Exercise inputs
[Begin]

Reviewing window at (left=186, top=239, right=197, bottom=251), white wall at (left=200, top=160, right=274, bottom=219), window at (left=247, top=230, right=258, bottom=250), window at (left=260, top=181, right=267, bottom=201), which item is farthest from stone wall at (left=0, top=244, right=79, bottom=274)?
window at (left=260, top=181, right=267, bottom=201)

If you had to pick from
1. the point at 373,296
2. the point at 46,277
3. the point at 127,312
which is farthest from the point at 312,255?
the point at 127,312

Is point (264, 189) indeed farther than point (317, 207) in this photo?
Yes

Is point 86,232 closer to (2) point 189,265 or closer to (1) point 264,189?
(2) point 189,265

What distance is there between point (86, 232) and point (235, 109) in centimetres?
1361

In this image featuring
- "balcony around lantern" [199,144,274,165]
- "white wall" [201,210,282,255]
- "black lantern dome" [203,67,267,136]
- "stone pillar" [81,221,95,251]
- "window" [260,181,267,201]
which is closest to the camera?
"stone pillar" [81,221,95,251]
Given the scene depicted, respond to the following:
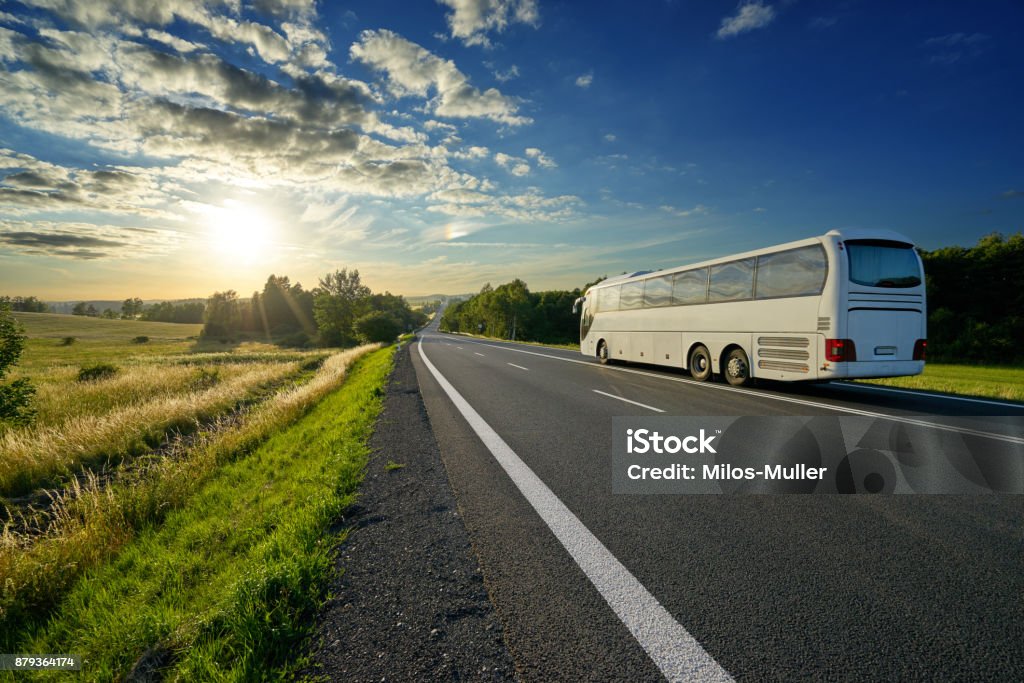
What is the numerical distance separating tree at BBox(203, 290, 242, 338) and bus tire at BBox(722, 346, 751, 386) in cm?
10407

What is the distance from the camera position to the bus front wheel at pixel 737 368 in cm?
1093

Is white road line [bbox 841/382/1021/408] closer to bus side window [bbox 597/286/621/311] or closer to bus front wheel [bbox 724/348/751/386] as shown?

[End]

Problem requirements
Copy word for word the lines from the one containing "Given the scene" through the last line of the entries, leaving out the picture.

Written solution
Given the scene depicted, respond to the following:
What is the numerical distance separating tree at BBox(203, 290, 242, 338) and bus tire at BBox(722, 346, 751, 386) in cm?
10407

What is the distance from the camera position to the bus front wheel at pixel 737 368 in cm?
1093

Is white road line [bbox 841/382/1021/408] closer to bus side window [bbox 597/286/621/311] or closer to bus front wheel [bbox 724/348/751/386] as shown?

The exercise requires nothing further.